Environment variables

Environment variables are set in the ${SPARK_HOME} / conf/spark-env.sh script

Table 2. Common configuration

Schema property name default value description

JAVA_HOME

Java installation directory

SCALA_HOME

Scala installation directory

SPARK_LOCAL_IP

Locally bound IP

SPARK_LOG_DIR

${SPARK_HOME} / logs

Log directory

Standalone

SPARK_MASTER_IP

(current IP)

Master IP

Standalone

SPARK_MASTER_PORT

7077 (6066)

Master port

Standalone

MASTER

Default Master URL

Standalone

SPARK_WORKER_CORES

All

Upper limit of CPU core used per node

Standalone

SPARK_WORKER_MEMORY

All memory on this node minus 1GB

Upper limit of memory used per node

Standalone

SPARK_WORKER_INSTANCES

one

Number of worker instances started per node

Standalone

SPARK_WORKER_PORT

Random

Port bound by Worker

If your slave node performance is very strong, you can set the SPARK_WORKER_INSTANCES to greater than 1; accordingly, you need to set the SPARK_WORKER_CORES parameter to limit the number of CPU used by each worker instance, otherwise each worker instance will use all CPU.

Logging

Log is set in ${SPARK_HOME} / conf/log4j.properties

Hadoop cluster configuration

When using HDFS, you need to copy hdfs-site.xml and core-site.xml from Hadoop to the classpath of Spark

Http://spark.apache.org/docs/latest/configuration.html7.8. Resource scheduling

Standalone currently supports only simple first-in, first-out (FIFO) schedulers. This scheduler can support multiple users, and you can control the maximum resources used by each application. By default, Spark applications apply for all CPU in the cluster.

Restrict resources in your code

Val conf = new SparkConf () .setMaster (...) .setAppName (...) .set ("spark.cores.max", "10") val sc = new SparkContext (conf)

Restrict resources in the configuration file spark-env.sh

Export SPARK_MASTER_OPTS= "- Dspark.deploy.defaultCores=" 7.9. Performance tuning

Http://spark.apache.org/docs/latest/tuning.html7.10. Hardware configuration

Each node:

* 4-8 disks

* more than 8 GB of memory

* Gigabit network card

* 8-16 core CPU

At least 3 nodes

Http://spark.apache.org/docs/latest/hardware-provisioning.html7.11. Integrate Hive

Add configuration items in spark-env.sh

# Hive directory export HIVE_HOME=$HIVE_HOME

SPARK_CLASSPATH

Some tutorials say you want to add

Export SPARK_CLASSPATH=$HIVE_HOME/lib/mysql-connector-java-x.jar:$SPARK_CLASSPATH

However, this configuration is not required in the current version, and adding it will cause errors in the operation of zeppelin:

Org.apache.spark.SparkException: Found both spark.driver.extraClassPath and SPARK_CLASSPATH. Use only the former.

Copy several configuration files for Hive

Cp. / frameworks/hive/conf/hive-site.xml. / frameworks/spark/confcp. / frameworks/hive/conf/hive-log4j.properties. / frameworks/spark/conf

Start thriftserver to provide JDBC services to the outside world

. / frameworks/spark/sbin/start-thriftserver.sh

Test connection

. / frameworks/spark/bin/beeline!connect jdbc:hive2://bd:10000show tables

These are all the contents of the article "how to install, configure and use Spark". Thank you for reading!
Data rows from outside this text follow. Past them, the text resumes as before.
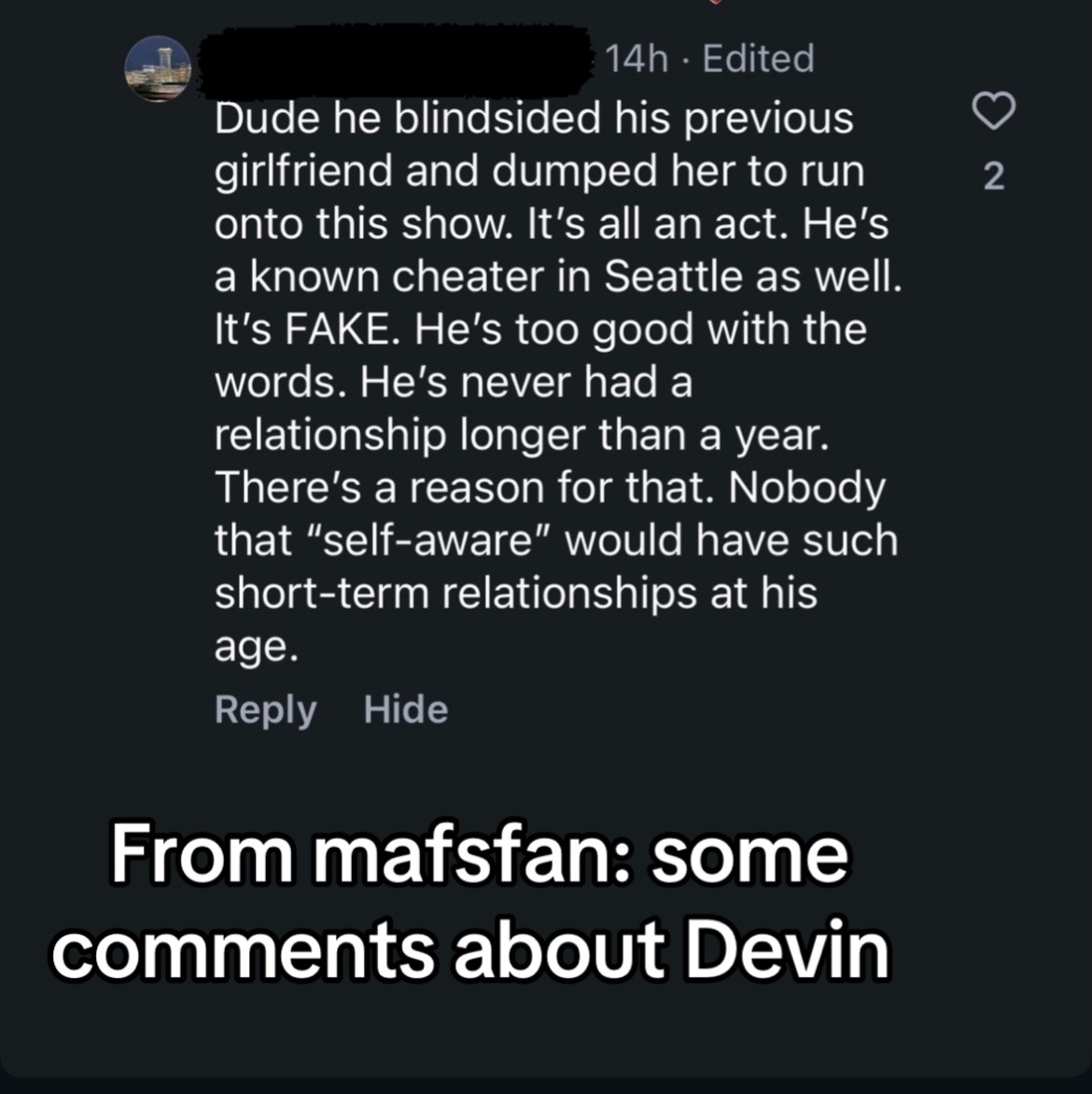 @deep fried reality tv
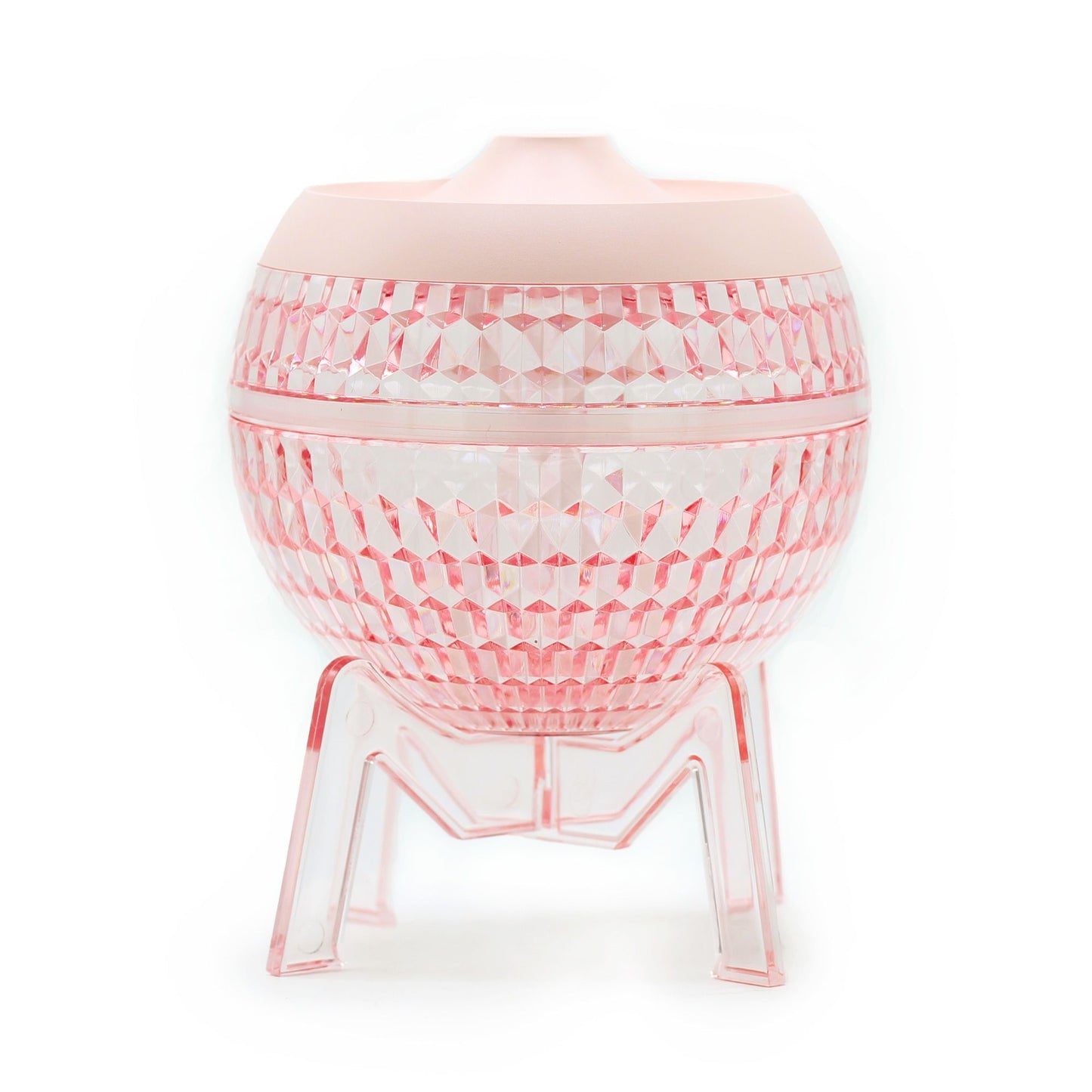 Pink Mondo Planet USB Humidifier | Colour-Changing Night Light | Cute Desk Gift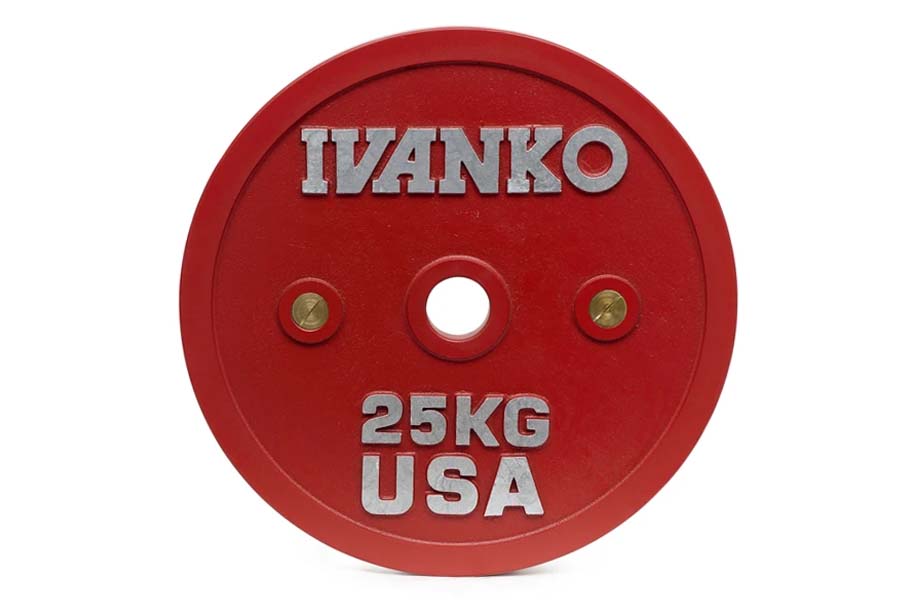 Ivanko weight plates for sale best sale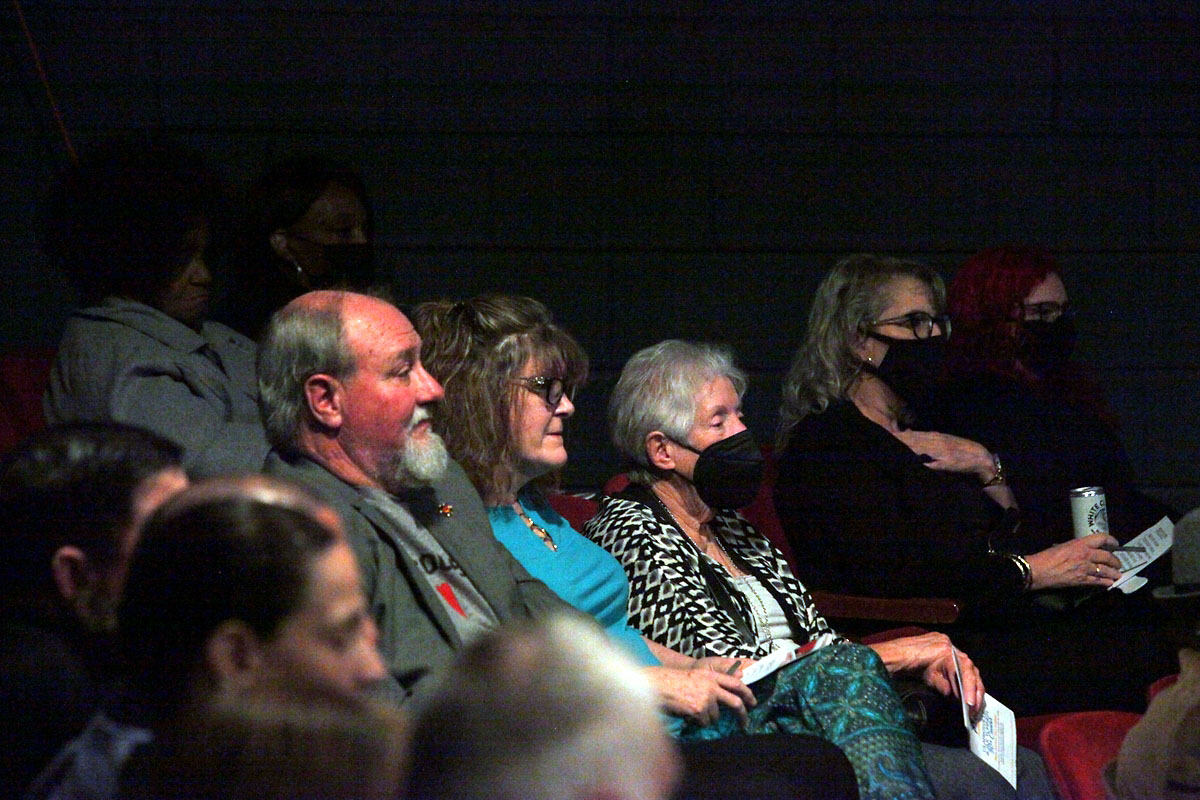 Clarksville's Ajax Turner 50+ Center holds Murder Mystery Dinner at downtown's Roxy Regional Theatre. (Clarksville Online) Clarksville's Ajax Turner 50+ Center holds Murder Mystery Dinner at downtown's Roxy Regional Theatre. (Clarksville Online)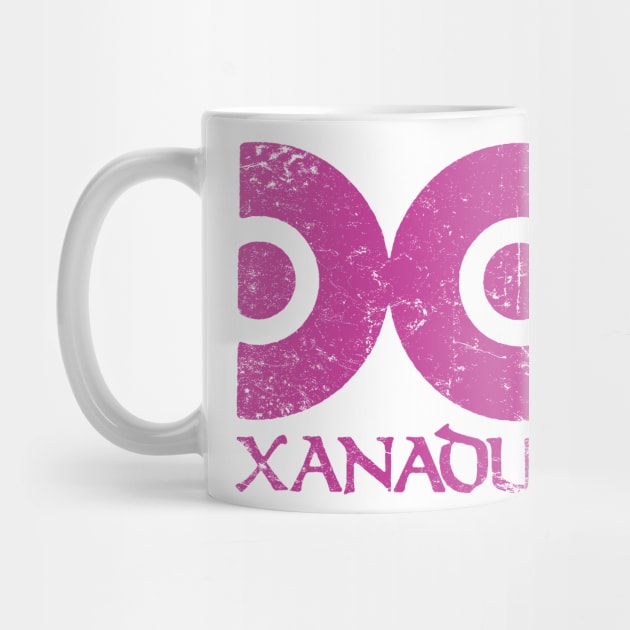 Xanadu Records by MindsparkCreative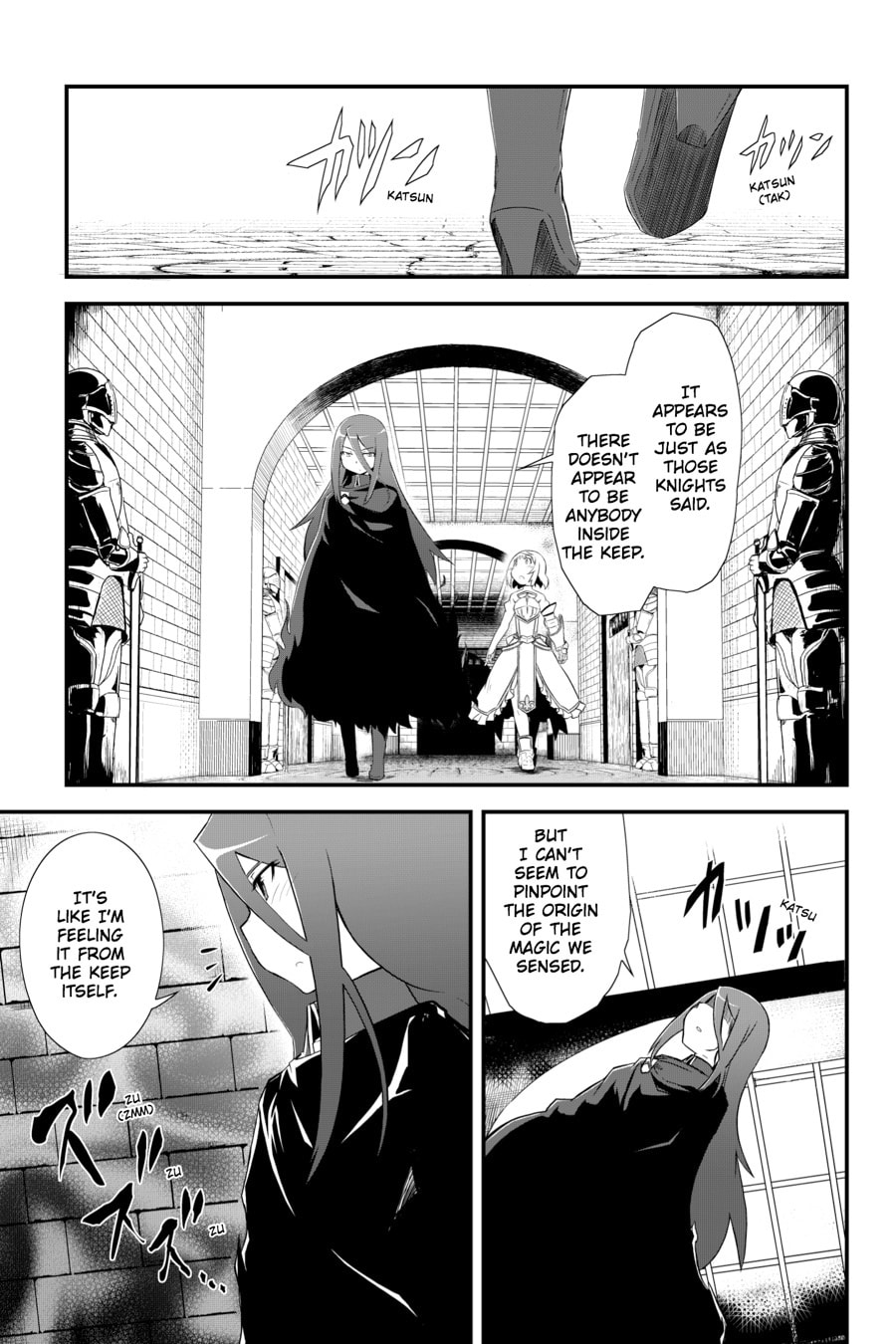 Puella Magi Tart Magica: The Legend of "Jeanne d'Arc" – Chapter 4 page 15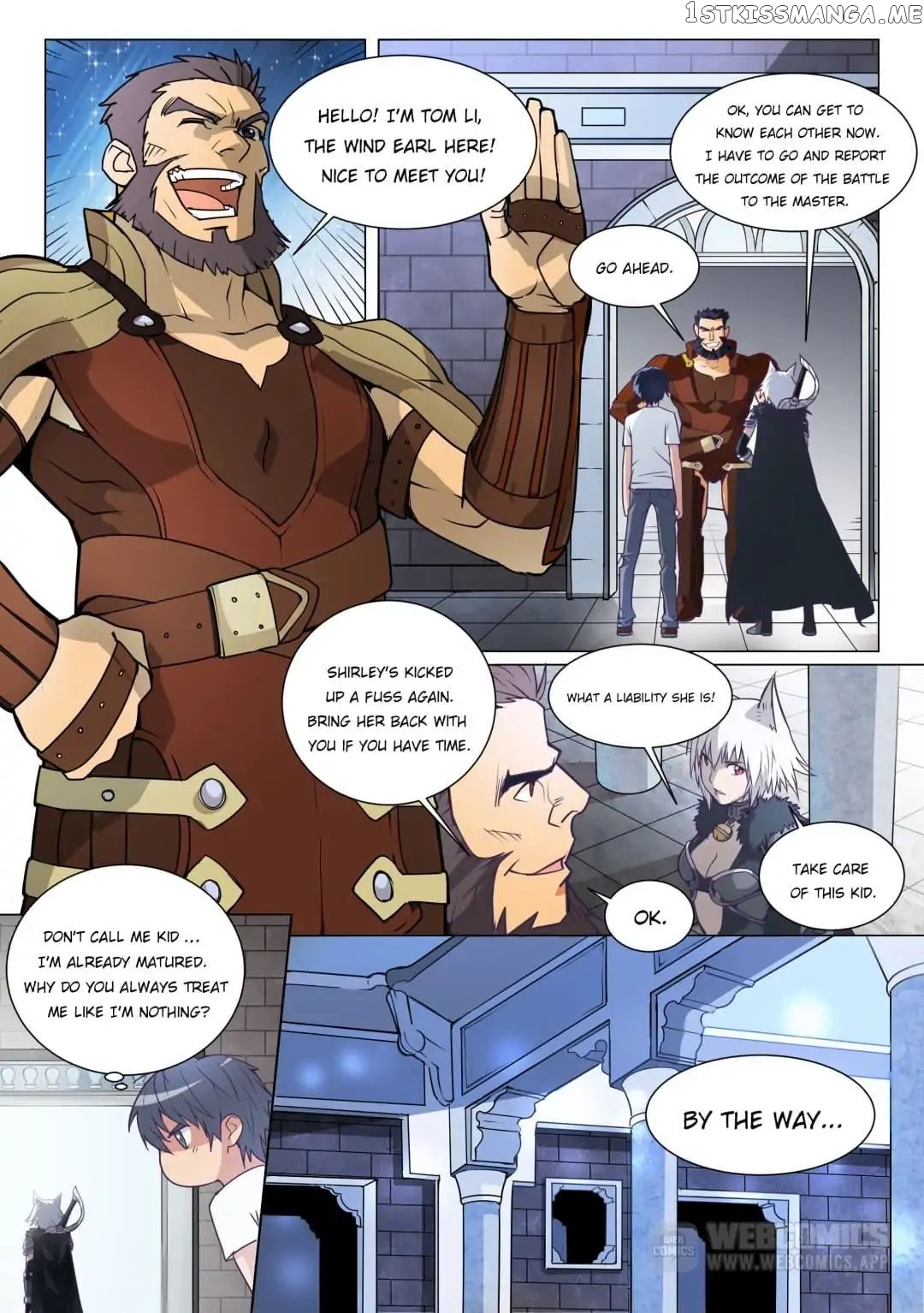 Sword Souls Of Knights chapter 6 - page 5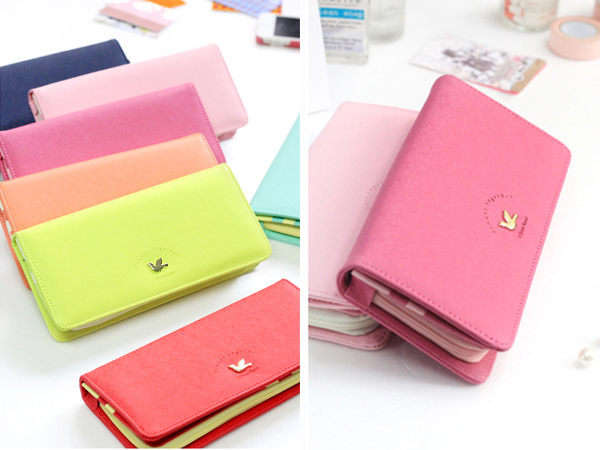 Ladies Wallet & Purse Colourful Crown Purse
I believe we all have a certain understanding, hope to share the content to help you, if you want to learn more knowledge, welcome to follow the industry information channel!

Welcome to subscribe "Shulou Technology Information " to get latest news, interesting things and hot topics in the IT industry, and controls the hottest and latest Internet news, technology news and IT industry trends.

*The comments in the above article only represent the author's personal views and do not represent the views and positions of this website. If you have more insights, please feel free to contribute and share.